● Directions: Please count how many lines in the items below contain the string "farther" and reply with only that number.

Records
_ _ _
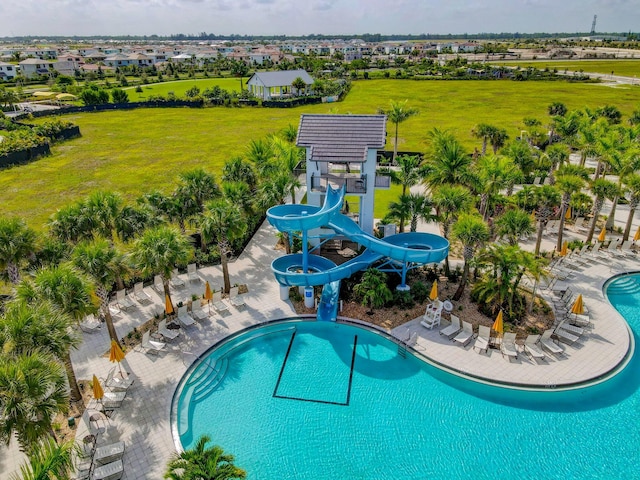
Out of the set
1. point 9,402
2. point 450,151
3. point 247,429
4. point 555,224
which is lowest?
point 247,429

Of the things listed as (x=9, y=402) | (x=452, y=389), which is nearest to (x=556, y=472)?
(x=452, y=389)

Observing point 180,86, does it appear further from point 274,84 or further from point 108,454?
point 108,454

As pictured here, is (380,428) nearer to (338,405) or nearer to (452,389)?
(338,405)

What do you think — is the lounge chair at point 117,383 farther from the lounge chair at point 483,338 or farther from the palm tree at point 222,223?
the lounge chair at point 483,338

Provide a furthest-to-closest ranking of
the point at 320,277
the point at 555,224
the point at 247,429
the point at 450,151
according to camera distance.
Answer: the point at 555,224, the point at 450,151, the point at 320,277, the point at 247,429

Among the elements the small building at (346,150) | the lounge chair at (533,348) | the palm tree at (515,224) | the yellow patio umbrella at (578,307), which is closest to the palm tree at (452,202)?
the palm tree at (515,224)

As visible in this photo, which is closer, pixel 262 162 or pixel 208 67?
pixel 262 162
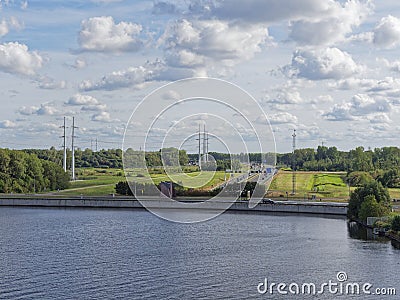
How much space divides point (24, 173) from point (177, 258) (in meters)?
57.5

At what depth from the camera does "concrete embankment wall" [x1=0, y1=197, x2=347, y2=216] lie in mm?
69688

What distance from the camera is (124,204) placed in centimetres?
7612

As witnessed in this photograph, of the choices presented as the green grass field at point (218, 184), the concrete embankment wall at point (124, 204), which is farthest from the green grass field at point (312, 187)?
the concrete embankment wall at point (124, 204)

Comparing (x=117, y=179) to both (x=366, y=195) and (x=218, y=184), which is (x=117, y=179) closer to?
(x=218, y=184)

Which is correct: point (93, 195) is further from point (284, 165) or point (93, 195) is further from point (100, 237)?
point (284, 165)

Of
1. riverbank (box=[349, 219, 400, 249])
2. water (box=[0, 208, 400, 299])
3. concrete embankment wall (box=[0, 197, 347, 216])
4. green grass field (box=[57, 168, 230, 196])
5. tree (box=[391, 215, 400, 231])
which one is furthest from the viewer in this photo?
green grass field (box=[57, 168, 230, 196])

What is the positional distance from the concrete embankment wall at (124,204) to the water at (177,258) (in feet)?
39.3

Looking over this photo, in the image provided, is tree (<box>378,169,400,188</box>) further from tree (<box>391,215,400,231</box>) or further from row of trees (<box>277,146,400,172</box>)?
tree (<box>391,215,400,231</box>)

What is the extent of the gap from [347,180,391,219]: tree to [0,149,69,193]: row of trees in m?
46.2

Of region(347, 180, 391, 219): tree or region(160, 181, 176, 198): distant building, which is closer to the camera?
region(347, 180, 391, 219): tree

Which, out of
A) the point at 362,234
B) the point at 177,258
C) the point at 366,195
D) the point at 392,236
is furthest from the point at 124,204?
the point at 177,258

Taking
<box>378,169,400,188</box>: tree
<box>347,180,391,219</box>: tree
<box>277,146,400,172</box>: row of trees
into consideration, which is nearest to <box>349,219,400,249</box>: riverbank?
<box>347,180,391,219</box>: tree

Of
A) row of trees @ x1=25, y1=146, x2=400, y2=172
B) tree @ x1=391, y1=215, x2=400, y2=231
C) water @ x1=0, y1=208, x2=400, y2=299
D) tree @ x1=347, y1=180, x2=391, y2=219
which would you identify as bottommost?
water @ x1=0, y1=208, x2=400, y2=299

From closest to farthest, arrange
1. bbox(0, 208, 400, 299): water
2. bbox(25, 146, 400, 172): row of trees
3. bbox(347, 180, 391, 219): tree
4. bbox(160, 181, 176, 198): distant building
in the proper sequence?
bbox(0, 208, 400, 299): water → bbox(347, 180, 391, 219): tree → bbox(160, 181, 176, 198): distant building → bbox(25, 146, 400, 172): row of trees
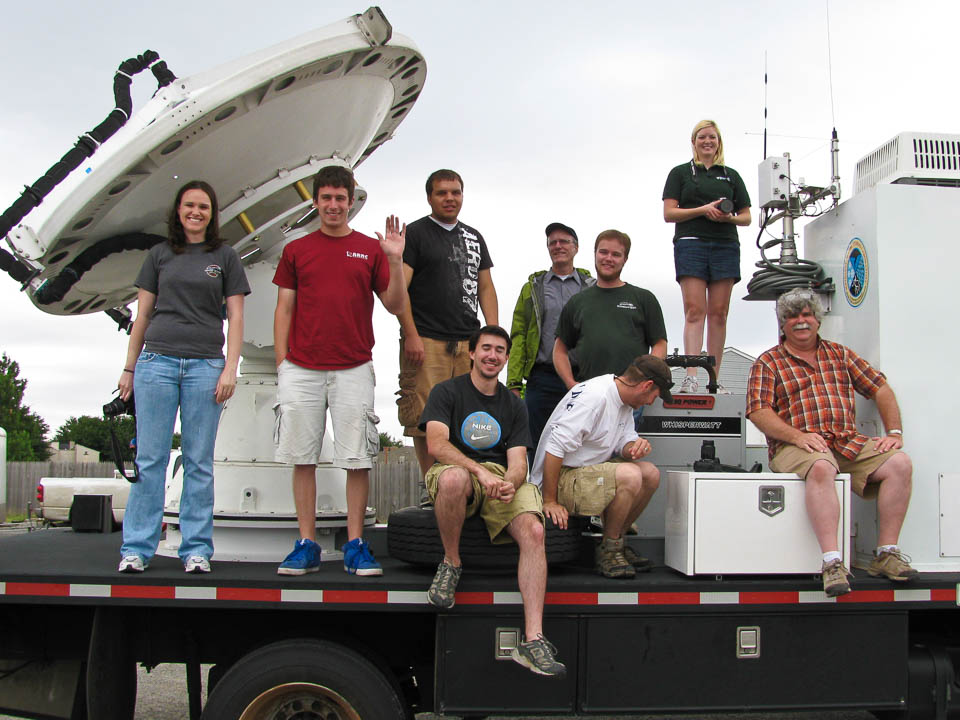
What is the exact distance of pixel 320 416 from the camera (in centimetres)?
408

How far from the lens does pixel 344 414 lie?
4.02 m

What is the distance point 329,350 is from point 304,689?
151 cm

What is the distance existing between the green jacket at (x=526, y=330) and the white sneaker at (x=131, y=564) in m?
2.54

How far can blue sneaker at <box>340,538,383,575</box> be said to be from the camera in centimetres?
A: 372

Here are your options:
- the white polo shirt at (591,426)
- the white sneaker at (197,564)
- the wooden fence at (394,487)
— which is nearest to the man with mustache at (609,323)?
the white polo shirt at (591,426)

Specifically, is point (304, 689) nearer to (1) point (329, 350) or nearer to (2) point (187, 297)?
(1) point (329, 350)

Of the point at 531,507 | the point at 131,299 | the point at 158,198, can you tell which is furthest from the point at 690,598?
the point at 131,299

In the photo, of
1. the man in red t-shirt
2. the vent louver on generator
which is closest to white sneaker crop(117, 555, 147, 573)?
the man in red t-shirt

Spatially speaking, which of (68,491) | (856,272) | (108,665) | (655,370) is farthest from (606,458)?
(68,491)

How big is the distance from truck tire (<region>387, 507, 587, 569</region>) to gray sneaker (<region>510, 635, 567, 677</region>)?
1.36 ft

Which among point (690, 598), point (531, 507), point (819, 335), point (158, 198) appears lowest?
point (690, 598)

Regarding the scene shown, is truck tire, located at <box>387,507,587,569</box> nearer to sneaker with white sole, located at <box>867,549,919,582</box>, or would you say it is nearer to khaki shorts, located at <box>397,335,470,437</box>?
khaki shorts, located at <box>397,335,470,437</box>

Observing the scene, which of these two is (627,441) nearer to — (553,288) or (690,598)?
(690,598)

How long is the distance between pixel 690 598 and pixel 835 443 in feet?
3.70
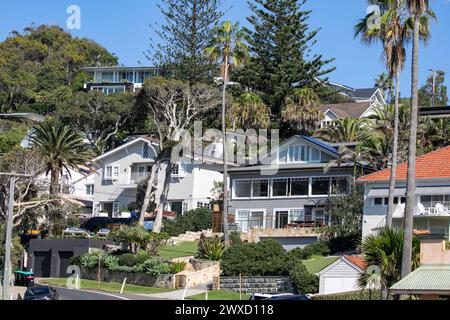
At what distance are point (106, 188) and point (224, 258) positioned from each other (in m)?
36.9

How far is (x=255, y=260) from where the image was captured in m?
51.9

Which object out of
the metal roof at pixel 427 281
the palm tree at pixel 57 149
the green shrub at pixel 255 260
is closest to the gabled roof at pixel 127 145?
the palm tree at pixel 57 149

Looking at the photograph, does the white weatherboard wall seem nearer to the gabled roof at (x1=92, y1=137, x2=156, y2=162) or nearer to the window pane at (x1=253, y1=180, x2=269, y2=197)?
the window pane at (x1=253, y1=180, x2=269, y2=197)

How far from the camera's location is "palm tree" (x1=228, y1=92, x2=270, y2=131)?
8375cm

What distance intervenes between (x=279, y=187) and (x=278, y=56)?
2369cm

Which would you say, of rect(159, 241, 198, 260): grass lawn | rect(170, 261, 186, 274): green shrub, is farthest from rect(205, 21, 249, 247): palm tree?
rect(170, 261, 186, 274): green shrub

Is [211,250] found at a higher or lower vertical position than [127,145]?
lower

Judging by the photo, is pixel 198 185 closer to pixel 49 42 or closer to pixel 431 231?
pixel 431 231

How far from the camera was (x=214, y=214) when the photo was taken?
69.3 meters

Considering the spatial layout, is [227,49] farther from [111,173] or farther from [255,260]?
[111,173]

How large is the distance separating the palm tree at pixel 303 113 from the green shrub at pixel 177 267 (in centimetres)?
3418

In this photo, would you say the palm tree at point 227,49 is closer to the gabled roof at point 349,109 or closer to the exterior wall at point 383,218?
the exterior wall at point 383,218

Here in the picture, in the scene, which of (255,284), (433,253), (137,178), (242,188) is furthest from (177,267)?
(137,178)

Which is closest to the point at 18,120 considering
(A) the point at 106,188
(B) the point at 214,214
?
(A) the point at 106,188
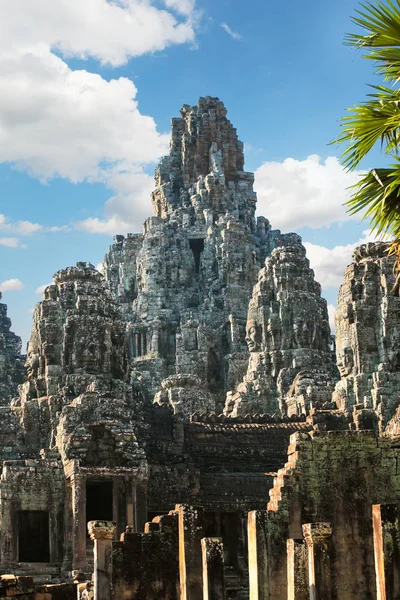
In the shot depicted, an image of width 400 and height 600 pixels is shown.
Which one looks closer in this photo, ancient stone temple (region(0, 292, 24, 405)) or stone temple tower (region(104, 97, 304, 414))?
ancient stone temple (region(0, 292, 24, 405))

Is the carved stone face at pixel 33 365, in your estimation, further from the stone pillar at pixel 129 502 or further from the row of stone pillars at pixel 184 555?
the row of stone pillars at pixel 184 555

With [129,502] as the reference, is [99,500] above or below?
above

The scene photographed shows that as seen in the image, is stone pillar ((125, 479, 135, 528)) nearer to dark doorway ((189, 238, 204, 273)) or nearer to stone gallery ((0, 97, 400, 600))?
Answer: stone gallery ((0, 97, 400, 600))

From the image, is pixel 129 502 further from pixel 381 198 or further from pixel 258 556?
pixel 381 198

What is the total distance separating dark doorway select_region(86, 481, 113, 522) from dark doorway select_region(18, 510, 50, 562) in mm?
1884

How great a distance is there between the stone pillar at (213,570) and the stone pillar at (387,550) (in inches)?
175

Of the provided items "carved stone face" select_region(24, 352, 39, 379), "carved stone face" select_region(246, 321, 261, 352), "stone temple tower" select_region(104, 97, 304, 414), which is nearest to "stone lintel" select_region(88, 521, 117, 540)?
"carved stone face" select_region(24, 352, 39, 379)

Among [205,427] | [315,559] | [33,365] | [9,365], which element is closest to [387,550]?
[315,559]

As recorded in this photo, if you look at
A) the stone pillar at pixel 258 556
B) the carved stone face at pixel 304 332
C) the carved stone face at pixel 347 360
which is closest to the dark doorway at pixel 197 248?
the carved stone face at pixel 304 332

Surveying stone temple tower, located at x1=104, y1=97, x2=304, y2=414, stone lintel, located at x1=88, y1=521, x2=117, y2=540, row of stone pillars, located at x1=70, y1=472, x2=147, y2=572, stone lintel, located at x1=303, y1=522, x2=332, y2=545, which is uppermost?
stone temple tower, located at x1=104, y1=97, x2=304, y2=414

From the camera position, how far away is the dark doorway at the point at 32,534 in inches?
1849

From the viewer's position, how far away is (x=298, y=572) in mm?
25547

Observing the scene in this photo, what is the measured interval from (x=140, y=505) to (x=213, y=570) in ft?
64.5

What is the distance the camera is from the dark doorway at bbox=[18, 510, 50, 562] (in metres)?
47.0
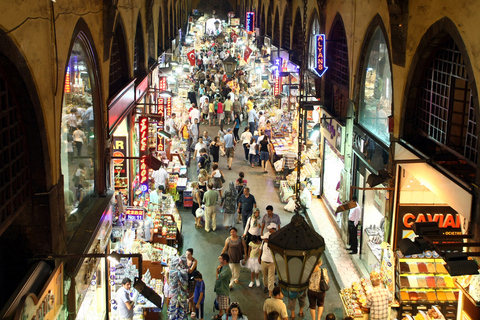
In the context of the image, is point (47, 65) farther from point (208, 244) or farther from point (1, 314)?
_ _ _
● In response: 3